» SOURCE DOCUMENT
=== Section Start ===

Limitations of our study include the exclusion of 133 patients owing to lack of PROMIS score follow-up at a minimum of 1 year postoperatively, which may affect our results given that we were unable to analyze their PROMIS scores. However, this loss of follow-up has been demonstrated in the literature when using foot and ankle patient outcome registries such as the Orthopaedic Foot and Ankle Outcomes Research (OFAR) network, which reported that at 6 months postoperatively only 56% of patients filled out their outcome scores; we also were able to demonstrate that the excluded patients were not significantly different from included patients on the basis of sex, age, and complication rates. 17 Another limitation is that we did not consider outcomes such as short-term postoperative pain levels, level of sport, or return to sport timeline. We did not use any functional tests such as strength testing or include a control group of nonoperatively treated patients. This study was a retrospective cohort study using a prospectively collected data through our registry and did not include randomization, therefore introducing selection bias.
Future areas of research should include evaluating the return to sport after Achilles tendon rupture and subsequent repair using various operative techniques. Evaluation of short-term postoperative pain levels may also be valuable in understanding differences between the short-term recoveries for both techniques. In addition, further research should be conducted to evaluate intraoperative tensioning and strength of the repair after recovery. Additional randomized controlled trials should also be performed with larger sample sizes to further evaluate MIS and open procedures.

=== Section End ===

» DATA SECTION
=== Section Start ===

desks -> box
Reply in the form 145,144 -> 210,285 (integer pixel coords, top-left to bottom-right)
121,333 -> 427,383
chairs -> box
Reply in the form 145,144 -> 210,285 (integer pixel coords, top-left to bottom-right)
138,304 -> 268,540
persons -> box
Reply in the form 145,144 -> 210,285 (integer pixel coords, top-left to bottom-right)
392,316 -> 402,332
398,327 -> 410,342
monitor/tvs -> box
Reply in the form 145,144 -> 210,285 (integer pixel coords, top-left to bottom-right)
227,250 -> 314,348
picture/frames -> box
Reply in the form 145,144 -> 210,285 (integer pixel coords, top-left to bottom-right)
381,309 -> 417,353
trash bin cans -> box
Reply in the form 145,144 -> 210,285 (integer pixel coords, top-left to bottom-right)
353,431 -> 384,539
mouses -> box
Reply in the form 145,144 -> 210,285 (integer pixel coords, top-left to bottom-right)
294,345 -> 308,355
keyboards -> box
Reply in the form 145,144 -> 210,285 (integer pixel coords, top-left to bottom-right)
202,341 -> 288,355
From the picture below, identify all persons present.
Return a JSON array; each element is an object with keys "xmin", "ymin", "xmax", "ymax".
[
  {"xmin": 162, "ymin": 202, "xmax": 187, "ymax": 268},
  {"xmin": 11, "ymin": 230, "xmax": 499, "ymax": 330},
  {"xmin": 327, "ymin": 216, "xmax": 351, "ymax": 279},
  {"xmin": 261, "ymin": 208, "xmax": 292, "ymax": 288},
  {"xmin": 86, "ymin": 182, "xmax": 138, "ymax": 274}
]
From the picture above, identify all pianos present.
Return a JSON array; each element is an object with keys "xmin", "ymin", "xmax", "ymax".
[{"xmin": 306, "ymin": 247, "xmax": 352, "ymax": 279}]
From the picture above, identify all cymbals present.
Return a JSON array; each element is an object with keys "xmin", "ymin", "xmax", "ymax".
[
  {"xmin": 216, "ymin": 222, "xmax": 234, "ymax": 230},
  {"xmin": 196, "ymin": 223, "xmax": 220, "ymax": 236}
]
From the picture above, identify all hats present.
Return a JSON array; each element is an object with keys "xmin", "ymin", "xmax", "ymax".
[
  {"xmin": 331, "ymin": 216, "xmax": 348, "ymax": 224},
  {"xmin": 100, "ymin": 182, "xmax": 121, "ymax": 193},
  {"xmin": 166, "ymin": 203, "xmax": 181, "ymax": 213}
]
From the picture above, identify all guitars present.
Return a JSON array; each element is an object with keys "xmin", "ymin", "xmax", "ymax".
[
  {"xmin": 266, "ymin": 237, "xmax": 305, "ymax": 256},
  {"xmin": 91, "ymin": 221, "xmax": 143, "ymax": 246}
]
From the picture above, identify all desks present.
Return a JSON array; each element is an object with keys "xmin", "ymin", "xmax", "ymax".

=== Section End ===

» APPLY WHAT YOU READ
A) In the Achilles tendon repair study, what share of patients in the OFAR network filled out their outcome scores at 6 months postoperatively?
B) Continue the Achilles tendon repair study from its final sentence.

» RESPONSES BY ITEM NUMBER
A) 56%

B)
Conclusion
This study demonstrated that there is no distinction between minimally invasive Achilles tendon repair and open Achilles tendon repair in patient-reported outcomes and complication rates.
Footnotes
Ethical Approval
Ethical approval for this study was obtained from Hospital for Special Surgery Institutional Review Board, Study ID: 2013-038
Declaration of Conflicting Interests
The author(s) declared the following potential conflicts of interest with respect to the research, authorship, and/or publication of this article: Jonathan T. Deland, MD, reports personal fees from Arthrex. ICMJE forms for all authors are available online.
Funding
The author(s) received no financial support for the research, authorship, and/or publication of this article.